** Prompt 1 **
In the passage on the Occupy Wall Street movement, what group first pitched the idea for the movement?
** Prompt 2 **
Pick up the passage on the Occupy Wall Street movement after its final sentence and carry the argument forward.

** Passage to read **
□ □ □ □ □
The brutality shows the true character of the world’s oldest democracy and its claimed beliefs in the freedom of expression and the right to dissent.
But the protests and the state’s reaction also hold a deeper lesson.
Despite the pile of evidence exposing the policies of the U.S. state, and despite the persistent and dogged protests and display of anger which has widespread support, America’s top managers appear fairly sanguine.
Why?
The Occupy Wall Street movement was started by a Canadian anti-consumerist group called the Adbusters, which pitched the idea online, and immediately drew support from people, especially the youth across America. The movement has since been supported by other groups like Anonymous, a group which was active in the European anti-austerity protests.
But the movement has no leadership, no clear goals. It has a slogan – “We are the 99 %” – but no position on what exactly needs to happen to empower the majority of Americans. It is exactly what it was proposed as – a group of thousands of individuals and groups with disparate ideas of what America should be like. That can always be a fine starting place for a movement, if the aim is to then channel this mass of frustration and anger into something concrete with a direction, purpose and a vision for change.
That is absent.
□ □ □ □ □
** Dataset records **
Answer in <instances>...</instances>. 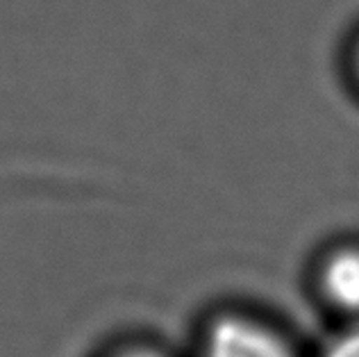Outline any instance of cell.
Masks as SVG:
<instances>
[{"label":"cell","mask_w":359,"mask_h":357,"mask_svg":"<svg viewBox=\"0 0 359 357\" xmlns=\"http://www.w3.org/2000/svg\"><path fill=\"white\" fill-rule=\"evenodd\" d=\"M353 71H355V78L359 80V41L355 43V50H353Z\"/></svg>","instance_id":"cell-5"},{"label":"cell","mask_w":359,"mask_h":357,"mask_svg":"<svg viewBox=\"0 0 359 357\" xmlns=\"http://www.w3.org/2000/svg\"><path fill=\"white\" fill-rule=\"evenodd\" d=\"M320 289L334 307L359 312V248H339L325 260Z\"/></svg>","instance_id":"cell-2"},{"label":"cell","mask_w":359,"mask_h":357,"mask_svg":"<svg viewBox=\"0 0 359 357\" xmlns=\"http://www.w3.org/2000/svg\"><path fill=\"white\" fill-rule=\"evenodd\" d=\"M109 357H168V355L155 349V346H128V349H121L118 353Z\"/></svg>","instance_id":"cell-4"},{"label":"cell","mask_w":359,"mask_h":357,"mask_svg":"<svg viewBox=\"0 0 359 357\" xmlns=\"http://www.w3.org/2000/svg\"><path fill=\"white\" fill-rule=\"evenodd\" d=\"M323 357H359V325L339 335L337 339L327 346Z\"/></svg>","instance_id":"cell-3"},{"label":"cell","mask_w":359,"mask_h":357,"mask_svg":"<svg viewBox=\"0 0 359 357\" xmlns=\"http://www.w3.org/2000/svg\"><path fill=\"white\" fill-rule=\"evenodd\" d=\"M201 357H296L276 328L248 314L225 312L210 321Z\"/></svg>","instance_id":"cell-1"}]
</instances>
□ □ □ □ □
** Exercise output 1 **
A Canadian anti-consumerist group called the Adbusters.

** Exercise output 2 **
The movement teaches us the importance of organization. This large group of protestors will make headlines – just like the protests of the 1970s did, with anti-war sentiments, civil rights demands, flower power and general anarchism coalescing into one mass. But just like their predecessors four decades ago, they will be unable to bring any fundamental change because of the absence of an organized force, a party leading the demand for change.
This does not mean that the movement is pointless: far from it. The Occupy Wall Street saga has caught the attention of Americans across the country, with copycat Occupy movements sprouting up in almost every other major city, revealing the deep disenchantment among ordinary Americans with the economic and political policies of their state.
It is important to learn the lessons thrown up by the Occupy Wall Street movement, and to support the protestors as they brave the challenge what is still, despite the cracks in its edifice, the mightiest capitalist and imperialist state in the world.